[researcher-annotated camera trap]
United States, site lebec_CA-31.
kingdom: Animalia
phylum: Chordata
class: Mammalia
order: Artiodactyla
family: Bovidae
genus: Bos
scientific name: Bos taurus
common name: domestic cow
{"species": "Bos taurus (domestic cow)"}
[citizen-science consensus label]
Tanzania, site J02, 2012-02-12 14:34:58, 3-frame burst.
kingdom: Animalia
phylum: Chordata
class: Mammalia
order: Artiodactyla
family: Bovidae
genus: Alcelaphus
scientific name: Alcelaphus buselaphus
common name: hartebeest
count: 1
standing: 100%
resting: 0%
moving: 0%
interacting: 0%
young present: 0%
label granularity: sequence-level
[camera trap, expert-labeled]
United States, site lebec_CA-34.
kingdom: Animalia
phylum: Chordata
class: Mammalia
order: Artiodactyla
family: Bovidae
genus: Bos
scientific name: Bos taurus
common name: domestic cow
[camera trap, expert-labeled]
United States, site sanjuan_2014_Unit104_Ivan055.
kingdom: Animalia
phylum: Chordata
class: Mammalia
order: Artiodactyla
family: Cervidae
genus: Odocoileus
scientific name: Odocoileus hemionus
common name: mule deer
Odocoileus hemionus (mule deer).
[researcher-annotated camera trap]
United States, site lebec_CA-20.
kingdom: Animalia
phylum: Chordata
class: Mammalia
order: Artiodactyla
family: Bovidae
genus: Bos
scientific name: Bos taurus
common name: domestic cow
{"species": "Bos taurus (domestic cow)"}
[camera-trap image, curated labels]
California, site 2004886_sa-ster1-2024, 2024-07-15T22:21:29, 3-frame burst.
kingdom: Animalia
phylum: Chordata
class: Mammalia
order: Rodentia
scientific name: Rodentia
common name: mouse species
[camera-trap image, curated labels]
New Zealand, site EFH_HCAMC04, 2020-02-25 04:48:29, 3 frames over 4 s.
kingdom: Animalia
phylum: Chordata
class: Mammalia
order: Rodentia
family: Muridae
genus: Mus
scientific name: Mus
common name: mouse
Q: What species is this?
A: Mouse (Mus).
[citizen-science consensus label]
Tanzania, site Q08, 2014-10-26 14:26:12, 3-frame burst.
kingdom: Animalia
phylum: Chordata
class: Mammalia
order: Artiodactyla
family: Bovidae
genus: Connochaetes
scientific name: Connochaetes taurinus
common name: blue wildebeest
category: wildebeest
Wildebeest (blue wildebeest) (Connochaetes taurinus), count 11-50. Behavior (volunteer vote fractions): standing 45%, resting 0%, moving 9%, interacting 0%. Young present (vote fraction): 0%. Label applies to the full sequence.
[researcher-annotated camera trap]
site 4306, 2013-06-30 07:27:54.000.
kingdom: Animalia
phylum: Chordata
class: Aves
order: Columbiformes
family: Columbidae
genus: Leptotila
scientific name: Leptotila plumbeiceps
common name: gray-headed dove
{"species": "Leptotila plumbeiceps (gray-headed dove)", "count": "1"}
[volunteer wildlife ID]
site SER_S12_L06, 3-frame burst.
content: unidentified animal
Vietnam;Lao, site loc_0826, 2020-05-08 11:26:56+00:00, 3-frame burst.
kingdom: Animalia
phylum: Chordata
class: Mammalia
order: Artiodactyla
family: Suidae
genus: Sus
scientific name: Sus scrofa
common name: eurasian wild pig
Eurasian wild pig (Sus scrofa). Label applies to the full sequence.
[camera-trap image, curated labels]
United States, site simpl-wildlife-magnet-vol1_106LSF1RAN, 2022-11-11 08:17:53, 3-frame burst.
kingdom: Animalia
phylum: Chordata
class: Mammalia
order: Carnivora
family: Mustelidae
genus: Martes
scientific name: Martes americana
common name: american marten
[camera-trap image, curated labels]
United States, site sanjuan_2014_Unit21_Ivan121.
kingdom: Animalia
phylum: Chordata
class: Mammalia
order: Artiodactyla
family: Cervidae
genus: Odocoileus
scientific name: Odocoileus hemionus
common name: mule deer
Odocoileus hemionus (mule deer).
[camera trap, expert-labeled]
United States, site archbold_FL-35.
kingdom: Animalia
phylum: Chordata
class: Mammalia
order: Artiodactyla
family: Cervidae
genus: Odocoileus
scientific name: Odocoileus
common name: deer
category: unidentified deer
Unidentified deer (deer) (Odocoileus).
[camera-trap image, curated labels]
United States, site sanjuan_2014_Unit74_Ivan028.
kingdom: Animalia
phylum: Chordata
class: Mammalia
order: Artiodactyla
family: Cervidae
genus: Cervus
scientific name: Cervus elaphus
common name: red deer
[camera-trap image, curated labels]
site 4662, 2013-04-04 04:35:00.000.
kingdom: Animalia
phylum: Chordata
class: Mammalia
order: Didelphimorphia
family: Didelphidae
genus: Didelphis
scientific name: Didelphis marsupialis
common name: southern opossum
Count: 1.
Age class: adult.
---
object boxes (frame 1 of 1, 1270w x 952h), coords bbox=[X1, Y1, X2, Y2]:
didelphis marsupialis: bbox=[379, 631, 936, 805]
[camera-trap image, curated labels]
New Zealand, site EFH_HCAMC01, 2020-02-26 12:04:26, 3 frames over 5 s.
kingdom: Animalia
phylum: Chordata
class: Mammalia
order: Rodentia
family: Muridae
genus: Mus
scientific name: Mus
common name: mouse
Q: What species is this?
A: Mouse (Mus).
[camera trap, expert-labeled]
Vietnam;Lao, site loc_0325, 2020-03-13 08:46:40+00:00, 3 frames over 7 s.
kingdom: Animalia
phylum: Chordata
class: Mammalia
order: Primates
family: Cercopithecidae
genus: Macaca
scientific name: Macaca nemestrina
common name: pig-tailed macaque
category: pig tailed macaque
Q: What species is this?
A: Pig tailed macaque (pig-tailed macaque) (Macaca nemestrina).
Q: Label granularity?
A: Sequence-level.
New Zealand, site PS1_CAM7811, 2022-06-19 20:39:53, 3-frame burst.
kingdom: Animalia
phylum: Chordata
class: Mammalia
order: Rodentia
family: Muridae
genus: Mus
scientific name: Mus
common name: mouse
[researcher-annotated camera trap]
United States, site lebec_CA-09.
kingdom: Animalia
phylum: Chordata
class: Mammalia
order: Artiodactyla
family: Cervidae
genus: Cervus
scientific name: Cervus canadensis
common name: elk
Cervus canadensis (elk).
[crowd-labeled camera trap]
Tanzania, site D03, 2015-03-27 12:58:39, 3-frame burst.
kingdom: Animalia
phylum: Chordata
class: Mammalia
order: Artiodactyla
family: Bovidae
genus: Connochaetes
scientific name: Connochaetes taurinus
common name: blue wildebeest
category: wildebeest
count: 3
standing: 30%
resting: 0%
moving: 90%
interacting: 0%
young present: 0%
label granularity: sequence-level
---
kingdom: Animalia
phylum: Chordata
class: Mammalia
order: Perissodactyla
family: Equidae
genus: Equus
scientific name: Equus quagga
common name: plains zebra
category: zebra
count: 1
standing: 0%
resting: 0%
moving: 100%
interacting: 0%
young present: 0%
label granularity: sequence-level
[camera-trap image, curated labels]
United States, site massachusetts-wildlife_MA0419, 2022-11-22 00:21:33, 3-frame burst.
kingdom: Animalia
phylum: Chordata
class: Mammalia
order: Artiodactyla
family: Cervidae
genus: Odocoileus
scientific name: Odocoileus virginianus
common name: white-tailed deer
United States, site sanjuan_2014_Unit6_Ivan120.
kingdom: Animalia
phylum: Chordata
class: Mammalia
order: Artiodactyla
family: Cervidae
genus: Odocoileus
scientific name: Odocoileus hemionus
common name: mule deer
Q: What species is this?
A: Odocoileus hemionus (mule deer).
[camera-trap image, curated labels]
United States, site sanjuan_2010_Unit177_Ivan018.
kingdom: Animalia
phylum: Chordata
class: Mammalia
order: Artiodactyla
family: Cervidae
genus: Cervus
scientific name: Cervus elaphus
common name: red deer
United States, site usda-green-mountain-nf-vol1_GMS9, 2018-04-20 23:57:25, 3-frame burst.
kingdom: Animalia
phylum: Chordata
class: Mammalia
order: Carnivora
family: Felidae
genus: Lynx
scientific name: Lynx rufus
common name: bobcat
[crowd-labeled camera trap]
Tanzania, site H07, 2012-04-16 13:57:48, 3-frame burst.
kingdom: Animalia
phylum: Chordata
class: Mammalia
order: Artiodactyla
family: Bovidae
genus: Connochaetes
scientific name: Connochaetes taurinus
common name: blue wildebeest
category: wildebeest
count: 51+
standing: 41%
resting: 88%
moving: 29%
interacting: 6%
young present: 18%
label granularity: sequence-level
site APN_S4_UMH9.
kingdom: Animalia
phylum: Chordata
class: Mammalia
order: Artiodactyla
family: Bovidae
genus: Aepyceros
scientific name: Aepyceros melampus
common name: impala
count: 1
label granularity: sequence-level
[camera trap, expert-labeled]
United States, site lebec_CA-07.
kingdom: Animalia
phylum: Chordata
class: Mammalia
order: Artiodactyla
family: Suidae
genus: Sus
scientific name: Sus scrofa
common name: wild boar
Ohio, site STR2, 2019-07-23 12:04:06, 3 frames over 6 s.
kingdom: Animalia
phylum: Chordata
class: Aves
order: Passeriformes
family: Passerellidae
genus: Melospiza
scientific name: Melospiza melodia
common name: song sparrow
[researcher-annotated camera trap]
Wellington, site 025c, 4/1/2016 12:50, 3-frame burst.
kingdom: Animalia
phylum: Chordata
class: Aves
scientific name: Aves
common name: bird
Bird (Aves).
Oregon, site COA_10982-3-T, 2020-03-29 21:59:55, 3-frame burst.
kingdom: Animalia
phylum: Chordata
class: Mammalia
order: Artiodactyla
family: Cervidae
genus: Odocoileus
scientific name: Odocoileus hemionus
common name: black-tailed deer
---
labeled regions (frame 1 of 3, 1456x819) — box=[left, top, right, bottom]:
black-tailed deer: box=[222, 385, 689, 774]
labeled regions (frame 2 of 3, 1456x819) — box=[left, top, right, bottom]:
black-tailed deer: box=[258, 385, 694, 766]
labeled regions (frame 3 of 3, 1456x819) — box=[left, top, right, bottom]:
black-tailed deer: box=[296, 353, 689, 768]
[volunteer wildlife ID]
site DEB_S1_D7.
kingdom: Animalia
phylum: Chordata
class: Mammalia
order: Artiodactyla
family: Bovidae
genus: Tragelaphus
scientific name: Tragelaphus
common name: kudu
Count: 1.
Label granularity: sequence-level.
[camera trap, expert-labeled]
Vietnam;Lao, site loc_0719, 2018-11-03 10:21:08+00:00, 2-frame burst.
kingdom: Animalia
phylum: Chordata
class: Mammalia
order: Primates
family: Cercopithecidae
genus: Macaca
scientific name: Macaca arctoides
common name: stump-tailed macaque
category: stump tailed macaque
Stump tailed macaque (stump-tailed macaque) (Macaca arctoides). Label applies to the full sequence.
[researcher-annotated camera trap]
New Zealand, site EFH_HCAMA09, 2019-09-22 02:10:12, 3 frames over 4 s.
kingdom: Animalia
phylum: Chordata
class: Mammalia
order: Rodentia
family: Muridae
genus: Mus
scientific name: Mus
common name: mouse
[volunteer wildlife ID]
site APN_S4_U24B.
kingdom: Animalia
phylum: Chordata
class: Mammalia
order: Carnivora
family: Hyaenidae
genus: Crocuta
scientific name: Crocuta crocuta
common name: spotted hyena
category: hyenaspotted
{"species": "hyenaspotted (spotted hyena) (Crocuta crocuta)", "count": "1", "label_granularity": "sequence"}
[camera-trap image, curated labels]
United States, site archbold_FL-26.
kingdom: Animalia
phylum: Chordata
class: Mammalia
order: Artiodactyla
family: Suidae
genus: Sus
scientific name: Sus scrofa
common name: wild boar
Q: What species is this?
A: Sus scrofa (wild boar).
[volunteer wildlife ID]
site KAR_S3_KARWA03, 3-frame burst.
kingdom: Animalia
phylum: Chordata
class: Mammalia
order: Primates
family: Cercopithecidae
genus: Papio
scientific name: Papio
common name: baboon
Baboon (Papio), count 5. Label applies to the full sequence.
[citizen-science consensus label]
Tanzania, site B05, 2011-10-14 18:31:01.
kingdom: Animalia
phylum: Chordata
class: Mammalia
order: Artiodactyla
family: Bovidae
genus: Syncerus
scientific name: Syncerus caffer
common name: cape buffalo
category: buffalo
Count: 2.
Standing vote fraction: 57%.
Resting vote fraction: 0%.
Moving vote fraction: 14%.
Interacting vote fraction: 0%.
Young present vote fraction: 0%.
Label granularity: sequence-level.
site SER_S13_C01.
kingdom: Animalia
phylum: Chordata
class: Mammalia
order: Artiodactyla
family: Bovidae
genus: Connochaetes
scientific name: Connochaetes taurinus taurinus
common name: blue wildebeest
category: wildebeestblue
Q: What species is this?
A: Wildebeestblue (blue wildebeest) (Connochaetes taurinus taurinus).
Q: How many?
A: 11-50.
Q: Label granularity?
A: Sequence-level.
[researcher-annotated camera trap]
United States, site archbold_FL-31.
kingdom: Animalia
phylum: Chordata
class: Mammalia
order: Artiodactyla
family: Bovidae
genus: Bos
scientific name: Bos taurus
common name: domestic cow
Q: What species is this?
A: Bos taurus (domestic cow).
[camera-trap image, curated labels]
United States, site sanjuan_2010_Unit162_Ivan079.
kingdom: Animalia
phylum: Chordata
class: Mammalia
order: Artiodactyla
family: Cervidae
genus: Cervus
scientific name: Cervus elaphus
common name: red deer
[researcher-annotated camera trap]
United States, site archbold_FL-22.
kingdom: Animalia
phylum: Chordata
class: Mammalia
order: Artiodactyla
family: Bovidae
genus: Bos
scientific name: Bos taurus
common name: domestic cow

________________________________________

> [WHAT IS BEING ASKED] Look through the material and copy each line that has "Tanzania".

> [EXERCISE ANSWER]
Tanzania, site J02, 2012-02-12 14:34:58, 3-frame burst.
Tanzania, site Q08, 2014-10-26 14:26:12, 3-frame burst.
Tanzania, site D03, 2015-03-27 12:58:39, 3-frame burst.
Tanzania, site H07, 2012-04-16 13:57:48, 3-frame burst.
Tanzania, site B05, 2011-10-14 18:31:01.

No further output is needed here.